Excerpts from a dataset
====
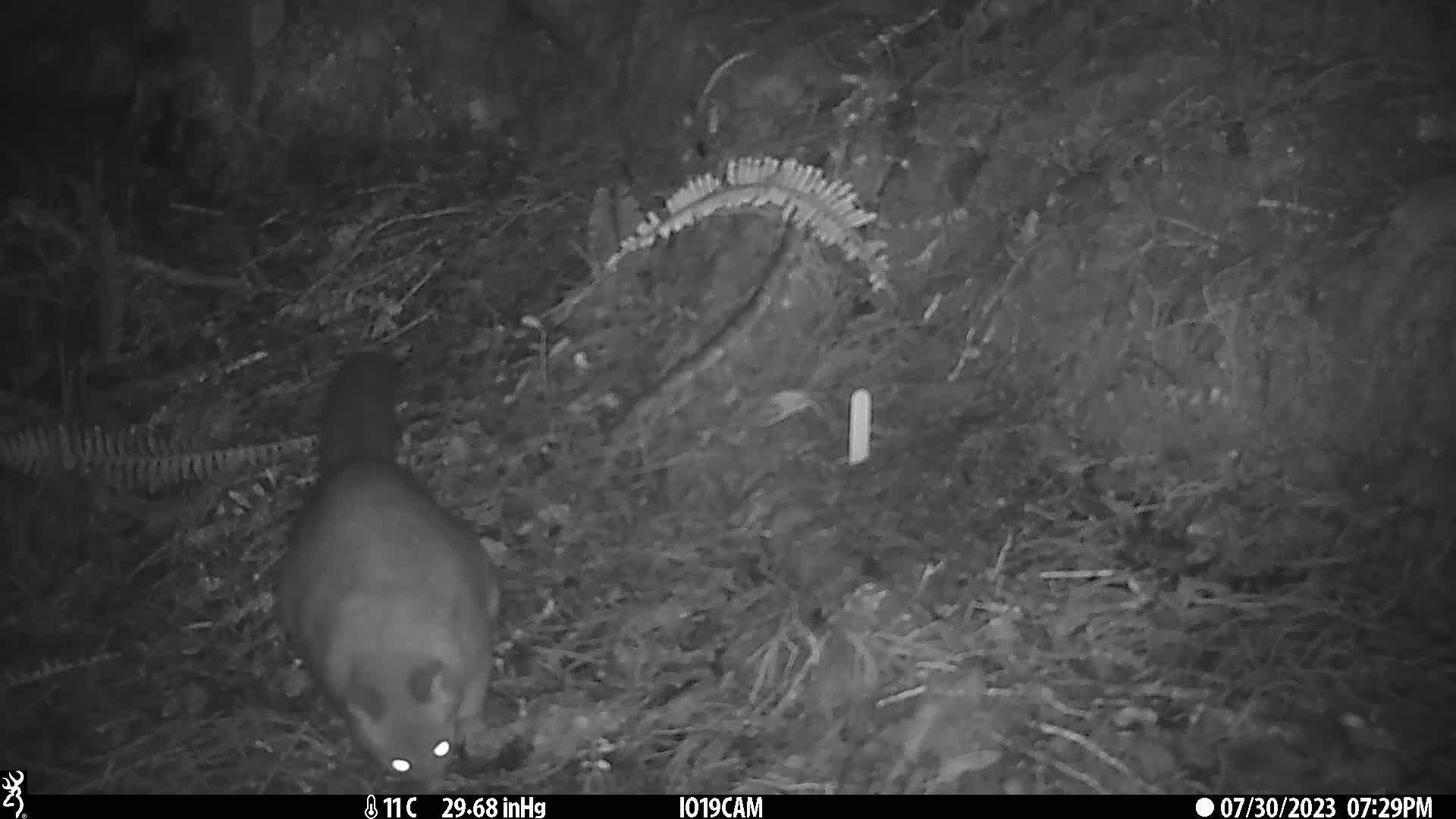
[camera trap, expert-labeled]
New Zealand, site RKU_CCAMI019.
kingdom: Animalia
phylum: Chordata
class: Mammalia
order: Diprotodontia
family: Phalangeridae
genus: Trichosurus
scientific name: Trichosurus vulpecula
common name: common brushtail possum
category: possum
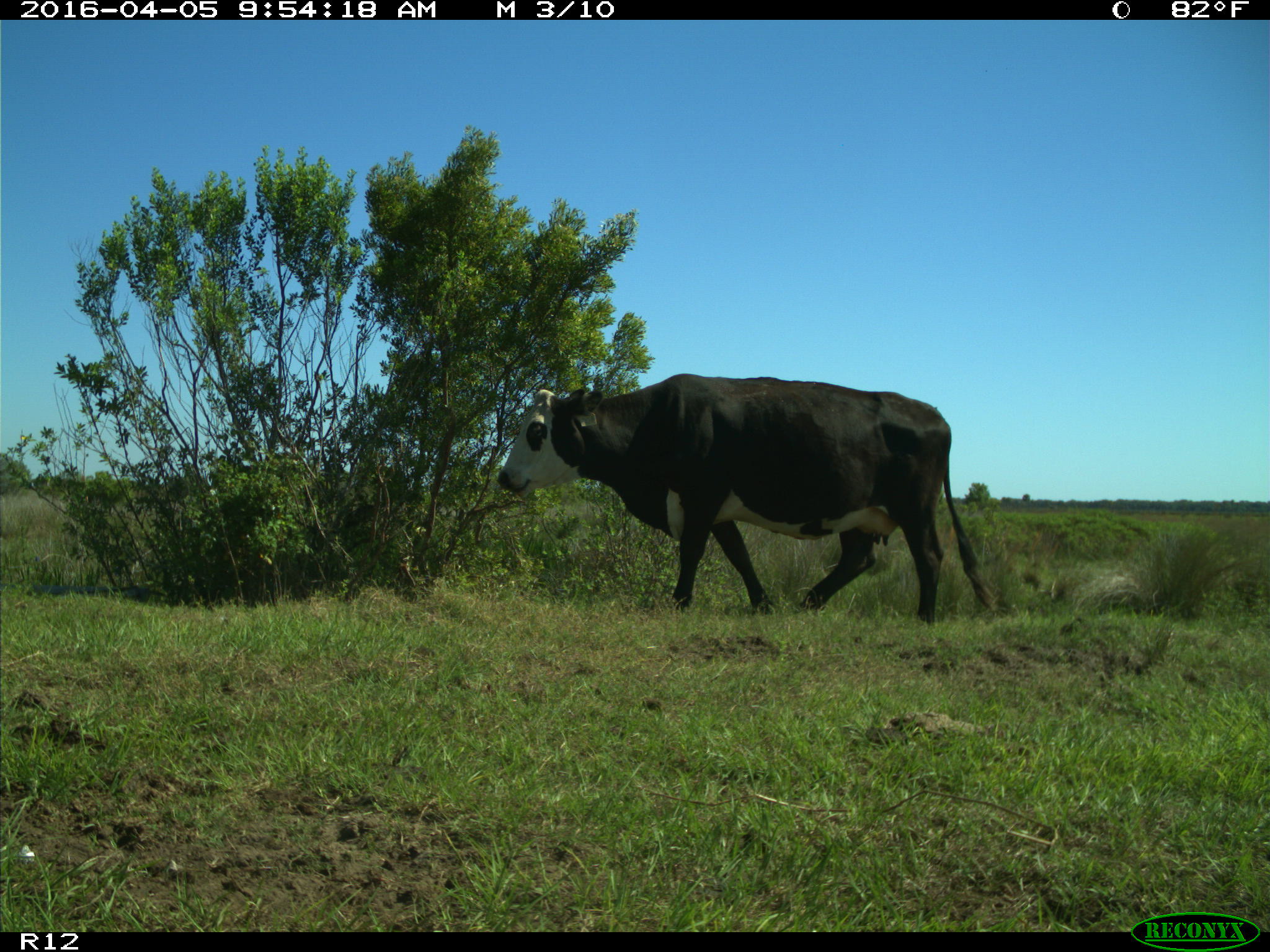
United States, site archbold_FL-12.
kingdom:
====
Task statement –
What must be output is the exact run of lines from the one holding "category: possum" through the end of the entries above, both ends included, minus the pictures.

Answer for the task –
category: possum
United States, site archbold_FL-12.
kingdom:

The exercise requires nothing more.